_TEXTE PRÉSENTÉ_
XGirl vs Supermacho, un scénar’, des pornos
4 mars 2016Quand on vous dit pornographie, vous pensez seins siliconés, positions improbables et faux ongles ?
Et si vous alliez faire un tour du côté des réalisatrices féministes ?
Xgirl vs Supermacho, c’est le nom du dernier projet dans lequel s’est lancé la réalisatrice Ovidie (son interview ici) et son acolyte Dist De Kaerth (réalisateur alternatif français un peu en dehors des clous du mainstream) il y a près d’un an.
Une façon de mettre en avant les différentes façons de filmer la pornographie, car oui, le porno ne se résume pas à un objet oblong qui rentre dans une cavité humide, le tout filmé en gros plan. C’est une œuvre à part entière reflet des choix de son réalisateur.
Montrer la pluralité de la réalisation, c’était la volonté première d’Ovidie : « J’étais lassée que les gens ne voient pas les différences entre les films porno féministes et les films mainstream, grands publics. Je me suis alors dit qu’il fallait montrer, plan par plan, que cela n’avait rien à voir. C’était un vrai exercice de style ! »
Xgirl vs Supermacho, un porno deux-en-un
Pour aller au bout de sa démarche, la réalisatrice a réalisé un film de 30 minutes aux couleurs féministes et a demandé à son coéquipier d’utiliser la même trame de départ et de l’adapter avec les codes « classiques » du porno. Le tout a été diffusé samedi dernier en split screen (c’est-à-dire que l’écran est coupé en deux et les deux films apparaissent simultanément) sur Canal +.
D’un côté l’histoire est relativement réaliste – une rencontre façon « plan cul » moderne – et de l’autre, c’est une vision complètement fantasmée d’une relation sexuelle entre inconnus.
Concrètement, c’est quoi les différences ?
Pour Ovidie cela se traduit par des éléments diamétralement opposés :
« La première différence vient de l’esthétique : les tenues, le maquillage, l’absence ou la présence de poils, l’éclairage… nous recherchons le naturel dans le premier film, alors que dans le second, le corps de la femme est souligné par de nombreux artifices (faux-cils, fond de teint, tenues moulantes, talons hauts etc.). D’ailleurs, nous n’avons pas cherché le naturel « à tout prix », dans le premier film, Stoya (NDLR : l’actrice principale), est présentée telle qu’elle est dans la vraie vie : les poils, elle les avait avant le tournage et sa tenue « casual » est identique à celle qu’elle avait quand je l’ai rencontrée pour la première fois, à l’atterrissage de son avion. »

_CONSIGNE ÉCRITE 1_
Dans le texte sur Xgirl vs Supermacho, relevez les artifices cités entre parenthèses qui soulignent le corps de la femme dans le second film.

_LISTE FOURNIE_
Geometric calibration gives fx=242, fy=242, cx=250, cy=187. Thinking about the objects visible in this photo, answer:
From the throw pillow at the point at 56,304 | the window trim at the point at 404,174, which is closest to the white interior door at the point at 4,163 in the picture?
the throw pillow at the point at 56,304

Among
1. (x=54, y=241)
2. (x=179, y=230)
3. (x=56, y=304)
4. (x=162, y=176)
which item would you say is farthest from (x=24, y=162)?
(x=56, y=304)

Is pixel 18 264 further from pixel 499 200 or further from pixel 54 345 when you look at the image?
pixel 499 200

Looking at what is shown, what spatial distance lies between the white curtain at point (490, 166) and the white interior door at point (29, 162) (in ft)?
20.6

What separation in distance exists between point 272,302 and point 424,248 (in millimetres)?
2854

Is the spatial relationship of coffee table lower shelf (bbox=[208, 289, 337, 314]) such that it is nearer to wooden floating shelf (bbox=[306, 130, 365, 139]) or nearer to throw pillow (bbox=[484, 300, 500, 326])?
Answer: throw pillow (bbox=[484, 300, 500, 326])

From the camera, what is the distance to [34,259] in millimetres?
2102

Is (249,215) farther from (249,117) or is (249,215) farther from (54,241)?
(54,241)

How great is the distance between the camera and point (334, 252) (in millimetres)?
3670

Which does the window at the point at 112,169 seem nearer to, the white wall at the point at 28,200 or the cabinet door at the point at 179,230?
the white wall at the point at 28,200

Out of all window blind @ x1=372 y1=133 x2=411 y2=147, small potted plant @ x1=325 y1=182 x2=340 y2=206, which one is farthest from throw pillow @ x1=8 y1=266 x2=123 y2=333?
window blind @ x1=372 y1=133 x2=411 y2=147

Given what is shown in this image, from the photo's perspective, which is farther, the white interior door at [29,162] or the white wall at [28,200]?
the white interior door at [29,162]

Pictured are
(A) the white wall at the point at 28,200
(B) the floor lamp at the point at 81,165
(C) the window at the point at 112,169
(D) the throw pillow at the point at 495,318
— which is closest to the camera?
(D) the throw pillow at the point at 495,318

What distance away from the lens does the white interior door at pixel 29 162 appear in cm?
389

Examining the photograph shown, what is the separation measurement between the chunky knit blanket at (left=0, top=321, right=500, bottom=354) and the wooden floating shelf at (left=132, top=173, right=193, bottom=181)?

_CONSIGNE ÉCRITE 2_
Repérez chaque ligne de la liste où figure le mot "separation".

_RÉPONSE ATTENDUE 1_
faux-cils, fond de teint, tenues moulantes, talons hauts

_RÉPONSE ATTENDUE 2_
What separation in distance exists between point 272,302 and point 424,248 (in millimetres)?
Examining the photograph shown, what is the separation measurement between the chunky knit blanket at (left=0, top=321, right=500, bottom=354) and the wooden floating shelf at (left=132, top=173, right=193, bottom=181)?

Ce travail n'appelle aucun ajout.